Many of the reported cases of hypoglossal nerve injury following intubation were due to improper cuff usage. Steps to reduce this risk include monitoring cuff pressure, inflating the cuff with the least amount of volume required to seal the airway, and deflating the cuff in all patients undergoing anesthesia with nitrous oxide for more than 30 minutes.5,7,15 It has also been suggested that malpositioning of the patient’s body during surgery, particularly hyperextension of the neck, may result in nerve stretching and injury.19 Similarly, previous case reports have suggested using a shorter blade on the laryngoscope or intermittently releasing and repositioning the mouth gag or laryngoscope during longer cases.1 In addition, two predisposing factors have been identified: calcification of the ligamentum stylohyoideum and deformities of the skull base.4,16

From cases reported in the literature, complete recovery of hypoglossal nerve function is expected within the first six months.20 Due to this progressive pattern of recovery, it has been postulated that the nerve experiences a neuropraxic injury and would therefore not benefit from intervention.21 Most case reports describe the use of steroids for several days in the immediate postoperative period following identification of hypoglossal nerve palsy, but there is no support within the literature. Patients will benefit from the inclusion of a speech language pathologist to help them with their loss of function, especially for swallow. Patients can be counseled to only chew and manipulate food on their non-involved side.
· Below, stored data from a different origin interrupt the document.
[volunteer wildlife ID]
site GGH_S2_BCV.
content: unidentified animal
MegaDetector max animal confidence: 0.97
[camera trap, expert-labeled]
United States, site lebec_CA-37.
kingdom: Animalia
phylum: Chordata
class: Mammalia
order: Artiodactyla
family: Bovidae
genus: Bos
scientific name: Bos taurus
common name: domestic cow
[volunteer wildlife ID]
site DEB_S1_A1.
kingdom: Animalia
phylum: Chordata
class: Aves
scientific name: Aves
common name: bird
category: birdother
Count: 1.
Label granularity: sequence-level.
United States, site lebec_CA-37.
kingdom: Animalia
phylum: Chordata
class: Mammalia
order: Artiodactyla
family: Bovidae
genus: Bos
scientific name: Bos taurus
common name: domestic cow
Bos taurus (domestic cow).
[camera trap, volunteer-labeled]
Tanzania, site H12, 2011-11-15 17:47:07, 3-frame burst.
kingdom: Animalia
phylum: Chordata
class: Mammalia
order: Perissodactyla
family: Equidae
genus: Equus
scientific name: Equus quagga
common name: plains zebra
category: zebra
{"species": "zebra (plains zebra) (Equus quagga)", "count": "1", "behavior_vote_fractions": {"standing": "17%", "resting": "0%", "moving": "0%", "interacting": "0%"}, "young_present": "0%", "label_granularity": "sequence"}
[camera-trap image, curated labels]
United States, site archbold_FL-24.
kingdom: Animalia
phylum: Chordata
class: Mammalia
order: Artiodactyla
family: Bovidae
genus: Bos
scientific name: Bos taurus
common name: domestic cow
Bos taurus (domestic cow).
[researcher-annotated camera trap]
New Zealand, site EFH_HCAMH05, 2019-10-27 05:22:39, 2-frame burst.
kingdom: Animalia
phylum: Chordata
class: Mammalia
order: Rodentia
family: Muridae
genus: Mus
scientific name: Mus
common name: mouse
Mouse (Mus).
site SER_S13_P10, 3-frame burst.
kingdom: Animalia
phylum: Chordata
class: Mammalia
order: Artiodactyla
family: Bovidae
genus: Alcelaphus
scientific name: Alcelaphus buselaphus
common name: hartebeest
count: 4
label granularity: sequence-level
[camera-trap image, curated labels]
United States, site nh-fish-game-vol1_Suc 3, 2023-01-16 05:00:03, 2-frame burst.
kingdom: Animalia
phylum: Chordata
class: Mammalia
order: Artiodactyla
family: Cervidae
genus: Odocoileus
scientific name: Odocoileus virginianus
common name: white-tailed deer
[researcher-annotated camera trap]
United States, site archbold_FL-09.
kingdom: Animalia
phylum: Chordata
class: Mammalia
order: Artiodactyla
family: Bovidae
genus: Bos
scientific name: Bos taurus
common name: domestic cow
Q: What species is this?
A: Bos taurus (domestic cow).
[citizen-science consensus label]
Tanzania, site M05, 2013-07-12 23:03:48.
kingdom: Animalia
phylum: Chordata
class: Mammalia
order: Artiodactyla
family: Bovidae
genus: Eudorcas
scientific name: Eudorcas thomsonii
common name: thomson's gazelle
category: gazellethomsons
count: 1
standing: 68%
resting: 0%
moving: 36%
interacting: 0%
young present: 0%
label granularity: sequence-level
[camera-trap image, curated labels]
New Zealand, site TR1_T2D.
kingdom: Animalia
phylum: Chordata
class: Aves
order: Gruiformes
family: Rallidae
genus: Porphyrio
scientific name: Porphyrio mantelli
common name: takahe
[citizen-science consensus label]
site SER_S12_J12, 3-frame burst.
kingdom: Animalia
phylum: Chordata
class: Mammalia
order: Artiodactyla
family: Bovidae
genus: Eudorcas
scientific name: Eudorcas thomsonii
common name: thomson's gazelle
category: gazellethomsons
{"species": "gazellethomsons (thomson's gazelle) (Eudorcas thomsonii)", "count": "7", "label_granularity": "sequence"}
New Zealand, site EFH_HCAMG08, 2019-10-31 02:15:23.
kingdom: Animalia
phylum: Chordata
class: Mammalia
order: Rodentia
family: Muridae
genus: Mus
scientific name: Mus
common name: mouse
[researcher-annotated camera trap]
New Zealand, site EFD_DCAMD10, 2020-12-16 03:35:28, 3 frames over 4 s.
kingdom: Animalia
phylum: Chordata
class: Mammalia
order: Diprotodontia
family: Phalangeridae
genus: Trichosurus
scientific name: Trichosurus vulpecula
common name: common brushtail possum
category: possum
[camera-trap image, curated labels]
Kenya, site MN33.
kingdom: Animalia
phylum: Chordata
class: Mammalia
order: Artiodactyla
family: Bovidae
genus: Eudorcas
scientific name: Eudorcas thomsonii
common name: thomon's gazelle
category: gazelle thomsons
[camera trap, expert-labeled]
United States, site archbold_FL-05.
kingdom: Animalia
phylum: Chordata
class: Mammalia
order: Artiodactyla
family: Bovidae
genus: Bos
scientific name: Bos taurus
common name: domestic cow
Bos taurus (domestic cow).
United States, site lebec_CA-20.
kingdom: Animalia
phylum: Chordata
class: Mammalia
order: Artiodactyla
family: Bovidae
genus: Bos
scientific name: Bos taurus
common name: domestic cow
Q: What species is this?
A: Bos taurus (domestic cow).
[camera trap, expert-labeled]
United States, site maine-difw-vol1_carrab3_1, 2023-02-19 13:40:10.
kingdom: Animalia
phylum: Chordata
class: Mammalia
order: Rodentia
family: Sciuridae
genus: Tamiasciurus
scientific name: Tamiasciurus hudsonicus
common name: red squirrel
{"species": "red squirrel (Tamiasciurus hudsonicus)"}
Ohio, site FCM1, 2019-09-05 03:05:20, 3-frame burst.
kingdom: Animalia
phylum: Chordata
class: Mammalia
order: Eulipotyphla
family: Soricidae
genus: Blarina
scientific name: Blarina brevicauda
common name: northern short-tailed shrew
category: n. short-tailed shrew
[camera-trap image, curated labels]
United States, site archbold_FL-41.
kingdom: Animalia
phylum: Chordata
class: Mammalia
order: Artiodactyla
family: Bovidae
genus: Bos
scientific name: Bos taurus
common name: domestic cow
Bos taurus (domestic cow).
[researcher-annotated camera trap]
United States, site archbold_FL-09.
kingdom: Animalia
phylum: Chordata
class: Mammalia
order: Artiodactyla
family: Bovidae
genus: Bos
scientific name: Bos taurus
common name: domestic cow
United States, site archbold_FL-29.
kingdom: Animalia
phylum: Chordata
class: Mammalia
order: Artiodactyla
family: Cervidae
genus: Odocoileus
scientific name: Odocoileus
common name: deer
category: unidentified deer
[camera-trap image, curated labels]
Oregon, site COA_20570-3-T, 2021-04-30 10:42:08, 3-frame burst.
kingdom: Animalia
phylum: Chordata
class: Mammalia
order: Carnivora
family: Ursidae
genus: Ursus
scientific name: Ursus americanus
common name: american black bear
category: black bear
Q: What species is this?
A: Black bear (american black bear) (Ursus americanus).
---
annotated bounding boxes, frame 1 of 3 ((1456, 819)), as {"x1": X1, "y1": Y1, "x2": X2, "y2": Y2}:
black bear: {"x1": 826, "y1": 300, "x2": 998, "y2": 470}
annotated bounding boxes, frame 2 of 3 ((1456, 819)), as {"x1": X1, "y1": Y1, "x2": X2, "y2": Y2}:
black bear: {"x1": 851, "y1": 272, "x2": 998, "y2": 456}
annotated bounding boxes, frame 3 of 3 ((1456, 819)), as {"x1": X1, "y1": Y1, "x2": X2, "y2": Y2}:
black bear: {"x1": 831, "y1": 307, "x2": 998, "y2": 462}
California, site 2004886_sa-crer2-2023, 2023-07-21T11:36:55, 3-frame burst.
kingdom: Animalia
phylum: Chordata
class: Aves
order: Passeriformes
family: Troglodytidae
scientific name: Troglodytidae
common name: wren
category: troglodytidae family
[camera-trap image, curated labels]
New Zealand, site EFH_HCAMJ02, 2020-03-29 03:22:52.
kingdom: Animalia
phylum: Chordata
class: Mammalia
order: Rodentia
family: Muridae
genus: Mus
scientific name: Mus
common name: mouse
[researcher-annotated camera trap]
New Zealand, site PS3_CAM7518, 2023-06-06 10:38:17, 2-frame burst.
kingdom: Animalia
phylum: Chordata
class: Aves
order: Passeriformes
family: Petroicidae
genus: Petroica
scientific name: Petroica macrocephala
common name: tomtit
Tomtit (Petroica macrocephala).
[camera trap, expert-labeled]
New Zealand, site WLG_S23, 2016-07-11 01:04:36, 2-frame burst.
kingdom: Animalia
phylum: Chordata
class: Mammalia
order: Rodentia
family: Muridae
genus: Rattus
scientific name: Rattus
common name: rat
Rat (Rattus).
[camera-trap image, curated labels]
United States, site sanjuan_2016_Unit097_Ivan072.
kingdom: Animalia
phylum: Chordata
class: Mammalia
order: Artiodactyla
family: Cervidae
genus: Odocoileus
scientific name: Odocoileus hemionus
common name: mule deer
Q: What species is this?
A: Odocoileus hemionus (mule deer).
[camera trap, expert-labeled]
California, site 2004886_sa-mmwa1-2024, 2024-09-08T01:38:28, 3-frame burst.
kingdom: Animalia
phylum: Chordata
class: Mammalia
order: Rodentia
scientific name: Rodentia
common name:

The treatment of bilateral hypoglossal nerve paralysis, on the other hand, is more involved. These patients will have total loss of tongue movement, making speech and the voluntary initiation of swallow extremely difficult.17 Therefore, alternative feeding methods should be utilized, such as a nasogastric tube or gastrostomy tube to maintain nutrition. Additionally, if patients are unable to initiate a swallow, they may develop difficulty handling their secretions. Tympanic neurectomy, botulinum toxin injection to the submandibular glands, and salivary diversion procedures can be utilized to decrease the flow of saliva depending on the clinical scenario. If the patient still has intractable aspiration, a tracheotomy can be placed along with closure of the larynx if no return of function is expected.


Hypoglossal nerve palsy represents a not uncommon finding in patients after surgery or anesthesia intervention even when no direct transection has occurred. Many proposed etiologies are preventable with careful attention to reducing compression of the lateral tongue base during prolonged surgery or intubation. However, the patients that have unilateral palsy have a good prognosis and most will recover full function in weeks to months.